Growth in trading volume and behavior
Ethereum's record number of transactions on the first layer of real assets shows sustainable participation beyond the initial release events, with continuous secondary market trading, frequent acquisitions, and new releases continuously creating continuous on-chain activity instead of one-time deployment and then static holding.
The behavior model shows that encrypted instruments are gaining true market liquidity, where participants actively trade positions, rebalancing allocations and implementing price difference opportunities instead of considering blockchain implementation as merely an accounting convenience, maintaining passive investment through distributed ledgers instead of traditional custody agreements.
Chainalysis's research has recorded an explosive growth in the number of new Ethereum wallets receiving real asset tokens within the first six months of creating the wallet, with data showing stable performance from 2022 to the end of 2024 before a sharp acceleration in 2026, showing a market reversal, where real assets increasingly play the main reason why sophisticated organizations and users establish a presence on the blockchain, instead of just interface for advanced use cases applied after extensive participation in the cryptocurrency ecosystem.
This paradigm shift shows that traditional crypto assets provide a more attractive starting point for mainstream finance participants than native cryptocurrency applications, with organizations participating in specific blockchain to access encrypted private treasury, bonds or credit instead of adopting cryptocurrencies first and then exploring the actual asset encryption.
Evaluation and conclusion
The simultaneous achievement of a record high in real-market market capitalization and trading volume on the first layer of Ethereum attests the point that blockchain infrastructure brings real effective improvements to traditional financial market operations, beyond speculative cryptocurrency applications. Mainstrum financial institutions increasingly consider Ethereum as an important payment layer rather than a test technology that needs to be carefully evaluated. Confirmation from organizations creates a self-reinforcement cycle, in which regulatory clarity allows further deployment, creates an operational precedent that helps drive subsequent issuances, and the maturity of the ecosystem reduces friction in adoption for organizations looking for token crypto opportunities.

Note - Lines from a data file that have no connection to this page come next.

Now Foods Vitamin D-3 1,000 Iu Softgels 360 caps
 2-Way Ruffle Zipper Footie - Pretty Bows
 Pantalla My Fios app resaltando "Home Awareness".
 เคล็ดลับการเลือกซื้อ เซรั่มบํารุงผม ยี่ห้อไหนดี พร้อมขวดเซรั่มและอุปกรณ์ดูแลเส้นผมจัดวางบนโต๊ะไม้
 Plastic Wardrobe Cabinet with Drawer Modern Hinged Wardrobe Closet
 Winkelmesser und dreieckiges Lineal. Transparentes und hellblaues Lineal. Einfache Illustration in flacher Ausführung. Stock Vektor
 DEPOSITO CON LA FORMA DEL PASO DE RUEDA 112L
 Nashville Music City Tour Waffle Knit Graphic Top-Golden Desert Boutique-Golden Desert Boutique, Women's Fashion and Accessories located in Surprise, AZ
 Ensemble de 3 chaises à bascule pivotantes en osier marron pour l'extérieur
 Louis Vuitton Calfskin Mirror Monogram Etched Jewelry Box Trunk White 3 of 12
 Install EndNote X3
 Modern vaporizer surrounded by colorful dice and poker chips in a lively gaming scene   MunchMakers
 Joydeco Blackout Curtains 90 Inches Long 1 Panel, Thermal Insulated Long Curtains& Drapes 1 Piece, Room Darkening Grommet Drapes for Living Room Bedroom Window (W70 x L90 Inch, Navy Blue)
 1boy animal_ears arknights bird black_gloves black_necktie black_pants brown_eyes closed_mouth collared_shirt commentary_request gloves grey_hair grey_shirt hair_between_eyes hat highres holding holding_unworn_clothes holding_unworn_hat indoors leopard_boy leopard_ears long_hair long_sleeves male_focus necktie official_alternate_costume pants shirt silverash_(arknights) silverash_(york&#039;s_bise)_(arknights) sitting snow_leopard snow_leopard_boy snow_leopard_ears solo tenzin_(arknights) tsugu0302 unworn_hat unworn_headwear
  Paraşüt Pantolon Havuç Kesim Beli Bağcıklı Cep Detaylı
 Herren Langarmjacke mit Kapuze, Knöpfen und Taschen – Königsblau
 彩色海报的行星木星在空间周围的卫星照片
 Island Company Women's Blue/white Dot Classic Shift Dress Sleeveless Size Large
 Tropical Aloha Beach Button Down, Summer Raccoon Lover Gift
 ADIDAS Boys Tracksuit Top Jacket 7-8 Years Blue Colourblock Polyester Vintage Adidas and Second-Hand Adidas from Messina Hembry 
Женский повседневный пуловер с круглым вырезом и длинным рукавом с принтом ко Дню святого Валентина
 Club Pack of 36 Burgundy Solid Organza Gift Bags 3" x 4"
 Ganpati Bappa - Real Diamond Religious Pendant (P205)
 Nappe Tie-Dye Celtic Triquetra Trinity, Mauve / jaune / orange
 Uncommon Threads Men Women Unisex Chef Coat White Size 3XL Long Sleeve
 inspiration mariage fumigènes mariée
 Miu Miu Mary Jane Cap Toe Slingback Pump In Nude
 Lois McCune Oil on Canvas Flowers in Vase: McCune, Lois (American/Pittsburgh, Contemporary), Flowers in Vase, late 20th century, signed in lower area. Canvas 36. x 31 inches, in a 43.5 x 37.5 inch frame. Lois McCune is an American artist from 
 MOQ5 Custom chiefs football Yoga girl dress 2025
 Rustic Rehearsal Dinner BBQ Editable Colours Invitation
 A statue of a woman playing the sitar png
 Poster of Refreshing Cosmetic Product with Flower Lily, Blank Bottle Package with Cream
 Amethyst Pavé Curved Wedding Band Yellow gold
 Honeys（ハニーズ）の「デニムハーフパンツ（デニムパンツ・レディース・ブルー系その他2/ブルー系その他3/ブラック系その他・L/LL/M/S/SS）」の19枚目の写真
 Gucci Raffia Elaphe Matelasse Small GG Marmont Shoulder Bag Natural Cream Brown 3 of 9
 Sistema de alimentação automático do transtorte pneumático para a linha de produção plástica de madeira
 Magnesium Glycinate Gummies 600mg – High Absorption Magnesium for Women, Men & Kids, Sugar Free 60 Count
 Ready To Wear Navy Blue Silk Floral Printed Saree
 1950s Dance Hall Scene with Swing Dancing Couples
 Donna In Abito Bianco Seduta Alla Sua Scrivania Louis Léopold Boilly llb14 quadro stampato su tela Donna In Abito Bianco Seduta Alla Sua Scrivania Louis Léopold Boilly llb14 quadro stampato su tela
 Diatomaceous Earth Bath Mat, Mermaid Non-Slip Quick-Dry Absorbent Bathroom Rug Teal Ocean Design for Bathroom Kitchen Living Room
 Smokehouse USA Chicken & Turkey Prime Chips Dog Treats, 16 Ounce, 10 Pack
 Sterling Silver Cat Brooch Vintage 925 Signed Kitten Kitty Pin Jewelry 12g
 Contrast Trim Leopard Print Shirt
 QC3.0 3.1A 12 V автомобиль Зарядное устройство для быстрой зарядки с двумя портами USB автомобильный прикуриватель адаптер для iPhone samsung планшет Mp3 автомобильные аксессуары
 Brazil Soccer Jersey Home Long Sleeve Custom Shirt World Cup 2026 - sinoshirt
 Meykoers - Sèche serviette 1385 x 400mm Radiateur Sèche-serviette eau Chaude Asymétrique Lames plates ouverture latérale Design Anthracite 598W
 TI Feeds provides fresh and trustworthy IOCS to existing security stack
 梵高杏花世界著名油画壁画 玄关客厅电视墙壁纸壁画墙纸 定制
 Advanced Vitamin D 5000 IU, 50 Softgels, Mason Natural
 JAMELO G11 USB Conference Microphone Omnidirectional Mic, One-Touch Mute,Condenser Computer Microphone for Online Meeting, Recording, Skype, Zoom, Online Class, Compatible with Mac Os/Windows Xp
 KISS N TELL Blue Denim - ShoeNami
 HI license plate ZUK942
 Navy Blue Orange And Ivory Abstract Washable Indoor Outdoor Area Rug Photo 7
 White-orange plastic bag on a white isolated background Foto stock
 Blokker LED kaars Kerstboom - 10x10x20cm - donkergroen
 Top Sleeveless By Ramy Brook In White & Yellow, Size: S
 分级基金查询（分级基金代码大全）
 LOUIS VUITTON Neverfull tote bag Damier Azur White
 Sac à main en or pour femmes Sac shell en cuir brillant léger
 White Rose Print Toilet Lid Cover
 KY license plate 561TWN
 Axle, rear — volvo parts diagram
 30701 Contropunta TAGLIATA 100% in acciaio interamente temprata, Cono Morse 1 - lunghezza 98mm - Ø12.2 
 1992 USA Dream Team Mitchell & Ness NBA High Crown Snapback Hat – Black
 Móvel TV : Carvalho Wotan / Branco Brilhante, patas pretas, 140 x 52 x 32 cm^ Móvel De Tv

The continued preference for base-tier payments despite second-tier alternatives that provide outstanding economic efficiency suggests that security assurances and regulatory certainty are more important than cost optimization for organizational use cases involving customer assets and trust obligations. This shows Ethereum's position as a security-focused payment layer that aligns with traditional financial requirements even as consumer-oriented applications move to synthetic layers that optimize transaction throughput and user experience. The specialization, in which first-layer payment organizations while retail operations focus on the second-layer, creates a sustainable value proposition for the mainnet despite years of concern that the operational transition will undermine the economic efficiency of the base-layer.
Disclaimer: The information presented in this article is the author's personal opinion in the field of cryptocurrencies. This is not financial or investment advice at all. Every investment decision should be based on careful consideration of your personal portfolio and risk tolerance. The opinion in the article does not represent the official position of the platform. We recommend that readers do their own research and consult experts before making any investment decisions.